"Robot Fight" by REL Waldman is licensed under CC BY-SA 2.0.
The Current State of the Marketplace
It seems in tech, we have to learn lessons the hard way, then forget them to learn them again.
PyPi, NPM, and RubyGems all have a history of security issues, including malicious packages, malicious authors, and breaches. We’re repeating the story with AI skills and agents.
Claude Code has been the story for the last month with its ability to build software (and more) much faster and more accurately than many AI tools have in the past. There is a whole ecosystem of community plugins to enhance its ability, called Skills.
There are many marketplaces to get skills from, and the ecosystem is expanding quickly.
Here is how Claude itself describes skills:
Claude Code Skills are markdown files (typically stored in .claude/ directories) that give Claude Code reusable instructions for specific tasks, like coding conventions, deployment steps, or project-specific workflows, so it can follow your team's patterns consistently. When you or Claude Code reference a skill, it reads those markdown instructions to guide its behavior, essentially acting as a persistent, project-aware context that makes Claude Code more effective over time.
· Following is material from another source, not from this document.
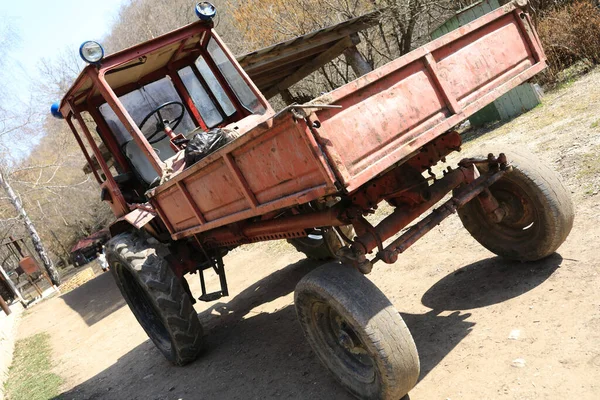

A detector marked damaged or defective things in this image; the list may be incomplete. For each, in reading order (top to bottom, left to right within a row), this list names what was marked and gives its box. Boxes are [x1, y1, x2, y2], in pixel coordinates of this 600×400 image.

Skills are really just markdown files that are included in Claude prompts to enhance the work Claude does. It can include scripts or commands to run.
Again from Claude:
Skills can include any instructions that Claude Code can execute, including shell commands via the Bash tool. A skill might instruct Claude to run test suites, build commands, linters, scripts, or any other CLI operation as part of its workflow.
For example, the TDD skill directs Claude to run tests at specific points in the cycle. The verification skill requires running commands and checking output before claiming work is done.
There's no special syntax for it, you just write the instructions in the skill body, and Claude follows them using its normal tools. The user still gets prompted to approve commands based on their permission Settings.
This is especially important when thinking about malicious use cases. Much like application dependencies, most users don’t review skills before they are downloaded.
Within Claude Code, it’s as easy as:
/plugin install superpowers@superpowers-marketplace
You’ve now added instructions from a third party into your Claude session when using these skills. It can include scripts and subtle commands. Some require approval to use, others don’t.
The Problem
There’s already been a lot of reporting about issues in the marketplaces and even more in the OpenClaw ecosystem.
From Snyk:
“Snyk security researchers have completed the first comprehensive security audit of the AI Agent Skills ecosystem, scanning 3,984 skills from ClawHub and skills.sh as of February 5th, 2026 - the largest publicly available corpus of agent skills currently known. The findings are stark: 13.4% of all skills, or 534 in total, all contain at least one critical-level security issue, including malware distribution, prompt injection attacks, and exposed secrets. Expand to any severity level, and over a third of the ecosystem is affected: 36.82% (1,467 skills) have at least one security flaw, from hardcoded API keys and insecure credential handling to dangerous third-party content exposure”.
Claude Skills are incredibly useful, but companies must have a strategy for how to utilize them securely. We’ve spent years as an industry trying to improve the dependency ecosystem with toolings, SBOMs, and awareness; we’re starting this journey with the AI ecosystem now as well.
A Solution
Cloud Security Partners has developed a Claude Skill to help review Claude Skills (ironic we know).
We’ve open-sourced it at: https://github.com/CloudSecurityPartners/skills
This skill will safely check out the skill's source code and review it for potentially malicious commands. It also reviews the repository using the data from the OSS Scorecard.
OSS Scorecard:
Scorecard is an automated tool that assesses a number of important heuristics ("checks") associated with software security and assigns each check a score of 0-10. You can use these scores to understand specific areas to improve in order to strengthen the security posture of your project. You can also assess the risks that dependencies introduce, and make informed decisions about accepting these risks, evaluating alternative solutions, or working with the maintainers to make improvements.
Reviewing the Skill, looking for malicious patterns, and using the Scorecard’s heuristics to look at the trust of the repository give companies a better view of each Skill's risk. We’d love feedback and contributions to improve it.
The AI ecosystem is moving incredibly quickly, and security is still laying the foundation of how to utilize these tools. We have to apply the lessons we’ve learned the hard way and quickly build the tools and strategies to enable organizations to build securely.
We've been here before. Every time a new package ecosystem takes off, security is an afterthought until it isn't. The difference now is that AI skills don't just pull in code; they pull in instructions that shape how your AI agent behaves, what it runs, and what it has access to. The blast radius is different, and arguably worse.
The good news is we don't have to start from zero. The patterns for vetting dependencies, auditing supply chains, and building trust signals already exist. We just need to apply them before the next headline, not after. Our skill is a small step in that direction, and we hope it pushes others to build on it.
If you're using Claude Code skills in any serious capacity, treat them like you would any third-party dependency: review them, understand what they do, and have a process. The tooling will catch up; it always does, but in the meantime, don't be the case study.